In the capital city of Lusaka, smoke from charcoal production adds to pollution from agricultural burning, covering Lusaka with a continuous blanket of haze every August and September. Along with the haze, the balloon data showed that ground-level ozone over Lusaka exceeded .90 parts per million (ppm) during the daytime, “Equivalent to a ‘Code Red Ozone Day’ in U.S. cities,” Thompson said.
The balloon data showed that there is a layer of even higher ozone on top of the surface smog. That higher layer moves in from all over southern and central Africa.
Spinning counterclockwise around a semi-permanent high-pressure system, pollution from fires over Zimbabwe, Angola, DR Congo, and Botswana is swept over the Indian Ocean then “recycled” back over Zambia. “This trans-boundary ozone pollution is similar to that in the United States, except that instead of pollution moving from one state to another, it moves from country to country over Africa,” Witte said. Some of the pollutants also seep out to the eastern Atlantic as well as the Indian Ocean.
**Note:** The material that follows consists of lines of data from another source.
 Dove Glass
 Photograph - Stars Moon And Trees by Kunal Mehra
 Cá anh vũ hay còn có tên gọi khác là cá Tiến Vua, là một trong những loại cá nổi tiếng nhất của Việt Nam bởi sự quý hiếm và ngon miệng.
During SAFARI-2000, Thompson and her colleagues also tracked pollution over southern Africa using data from NASA’s Earth Probe Total Ozone Mapping Spectrometer (TOMS) satellite instrument. “TOMS is the only satellite instrument that follows both smoke and smog,” Thompson noted.
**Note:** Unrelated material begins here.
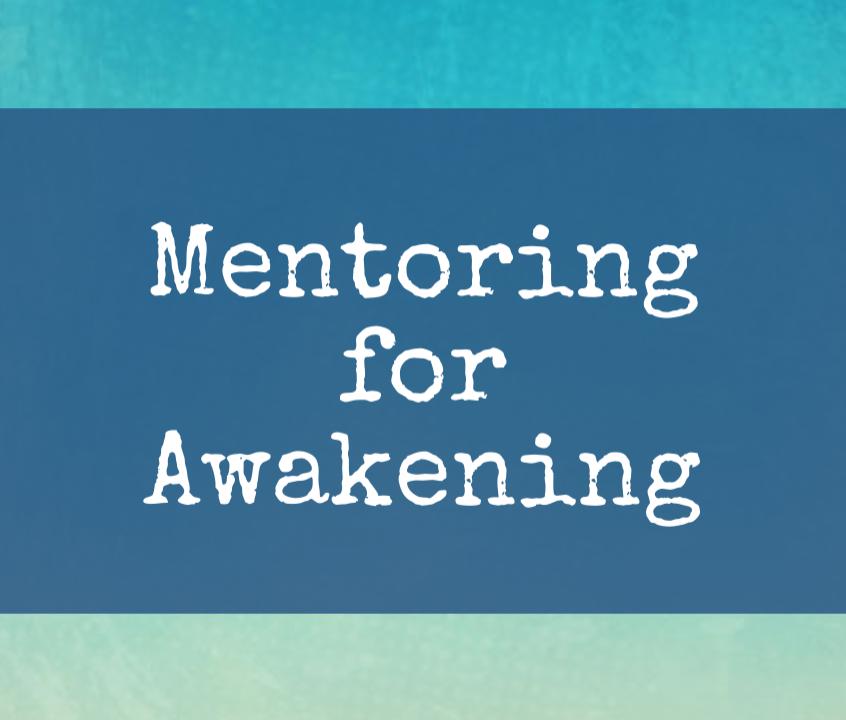 Mentoring for Awakening still  Flag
Because ozone in the stratosphere over the tropics is uniform, researchers subtract it from total amount of ozone that TOMS reads from the surface to the upper atmosphere. This enables them to calculate the smog in a “column” of atmosphere that stretches from the surface to the tropopause, more than 40,000 feet high. The TOMS satellite clearly shows tropospheric, or low-level ozone accumulating over the Indian and Atlantic Oceans because of the counter-clockwise movement of air over central and southern Africa.
High concentrations of ozone near ground level can be harmful to people, animals, and plant life. Ozone can irritate your respiratory system, aggravate asthma, and contribute to chronic lung diseases like emphysema and bronchitis. Harmful ozone levels, such as those in Lusaka, can also reduce the immune system’s ability to fight off bacterial infections in the respiratory system, and may cause permanent lung damage.
SAFARI 2000 is focused on investigating the coupled land-atmosphere processes associated with the emission, transport, transformation, deposition and impact of southern African aerosols such as ozone, and trace gases. During the last 2 years, NASA was a major participant in several SAFARI 2000 field campaigns, providing satellite, airborne, and ground-based observations and scientific analyses. TOMS has been following ozone in Earth’s atmosphere since 1978.
This research was conducted by NASA’s Earth Science Enterprise; a long-term research effort dedicated to studying how human-induced and natural change affects our global environment.